I decided to run this project because I love microscopy and I wanted to use a motorized stage to obtain fine positioning and to save the position where I found something interesting: since I did not want to spend thousands of dollars for it, I decided do build it on my own.
This stage was designed for Olympus IX50 and Olympus IX70 microscopes.
At the beginning I tought I could motorize the original stage of the microscope, but finally I started thinking about some designs that did not use it and I also decided to make it not only functional, but also good looking. I want it to look and work like a professional microscope stage. In this stage each motor step equals 0,000027344 mm (with a bit of tolerance of course) as I use three stepper motor at 1/128 microstepping and each full rotation equals 0,7 mm. Therefore, in order to get a fast control of the motor and of the entire system, I used an Arduino DUE board with a 32bit processor. It also includes four endstops (two for each axis) and one 25mm fan for each motor to prevent overheating as all the parts are protected under an enclosure. Currently, with the program you can read the actual position of the stage, save it, as well as return to the saved position. When you find something interesting this feature enables you to save the position and return there easily without having to search the position all over the sample. You can also set the movement speed of course and the stage returns to the home position automatically, which is at the center of the microscope stage.

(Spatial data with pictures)
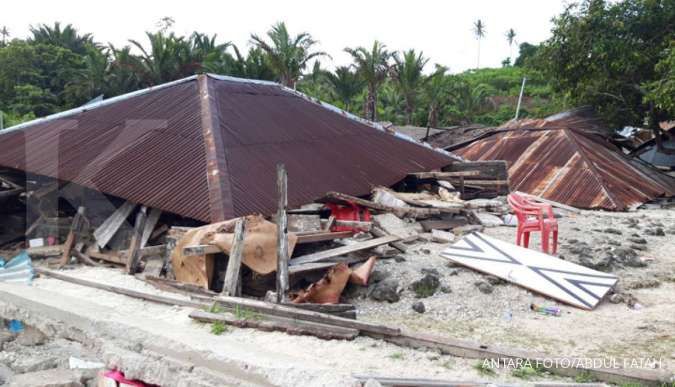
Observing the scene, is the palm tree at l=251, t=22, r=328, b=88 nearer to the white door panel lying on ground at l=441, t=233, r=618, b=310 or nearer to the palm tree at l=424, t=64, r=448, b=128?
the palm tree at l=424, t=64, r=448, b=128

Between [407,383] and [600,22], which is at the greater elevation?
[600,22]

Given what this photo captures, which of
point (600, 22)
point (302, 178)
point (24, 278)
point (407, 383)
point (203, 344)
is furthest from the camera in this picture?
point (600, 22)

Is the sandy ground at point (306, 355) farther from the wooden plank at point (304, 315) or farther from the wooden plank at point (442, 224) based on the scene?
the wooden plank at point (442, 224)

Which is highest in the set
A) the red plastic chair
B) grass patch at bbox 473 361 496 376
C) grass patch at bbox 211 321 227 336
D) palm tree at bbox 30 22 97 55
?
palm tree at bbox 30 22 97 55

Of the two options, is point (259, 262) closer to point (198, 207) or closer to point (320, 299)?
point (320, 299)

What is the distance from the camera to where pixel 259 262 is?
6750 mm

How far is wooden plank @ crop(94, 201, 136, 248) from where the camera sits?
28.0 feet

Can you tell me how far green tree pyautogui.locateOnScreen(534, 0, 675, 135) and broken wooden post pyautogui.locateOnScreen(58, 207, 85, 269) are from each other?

* **SET PROBLEM**
Pick up the account of the homemade motorized microscope stage above from its last sentence and carry it forward.

* **EXERCISE ANSWER**
Step 1: Parts
You need (see some links to show what I mean):
- 3 NEMA 8 stepper motors https://www.amazon.it/Amico-Stepper-Modello-20HS4...
- 2 stepper driver 1/128 step MKS-LV8729-OC https://www.amazon.it/ILS-Driver-MKS-LV8729-OC-St...
- 1 0,96” oled display https://www.amazon.it/Kuman-KY34-W-Display-Arduin...
- 1 Arduino due https://www.amazon.it/ARDUINO-A000062-Arduino-Due...
- 1 arduino due/mega proto shield https://store.arduino.cc/arduino-mega-proto-shiel...
- 3 25x25x10mm 12v fans http://www.ebay.it/itm/Fan-Ventilatore-12V-0-45W-...
- 4 10kohm resistors
- 6 220ohm resistors
- 4 green leds and 2 red leds (all 3mm diameter) like these: https://www.amazon.it/ILS-Ultralight-Lampada-Lamp...
- 1 arduino joystick shield revision 1.A https://www.amazon.it/Joystick-Gamepad-Arduino-le...
- 1 20x15mm switch https://www.ebay.it/itm/INTERRUTTORE-0-I-BILANCIE...
- 1 reset Switch https://www.amazon.it/DAN-SPEED-Computer-Interrutt...
- 1 VGA cable https://www.amazon.it/DeLOCK-2m-VGA-Cable-cables/...
- 2 female 15-pin D-Sub VGA connector https://www.ebay.it/itm/15-Pin-Female-D-Sub-VGA-S...
- 4 endstops https://www.amazon.it/HICTOP-stampante-Endstops-i...
- 1 female 15-pin D-Sub connector https://www.ebay.it/itm/CONNETTORE-D-SUB-FEMMINA-...
- 1 male 15-pin D-Sub connector https://www.ebay.it/itm/connettore-DB15-connettor...
- 1 DB15 male to female cable https://www.ebay.it/itm/152-4-cm-DB15-da-maschio-...
- 1 12V 3A power adapter (I recommend a 5A to prevent overheating) https://www.amazon.it/dp/B00KMRYLF6/ref=sspa_dk_d...
- 1 DC Jack 5.5x2.1mm https://www.amazon.it/sourcingmap%C2%AE-5-5x2-1mm...
- 1 40x40x10mm 12v case cooling fan https://www.amazon.it/Noctua-NF-A4X10-Ventola-450...
- 1 cable holder https://www.amazon.it/RACCOGLI-SPIRALATO-raggrupp...
- Heat-shrinkable tubes of various diameter https://www.amazon.it/Am-Tech-Guaine-termorestring...
- 2 200mm M4 https://www.amazon.it/filettata-avvitata-montanti...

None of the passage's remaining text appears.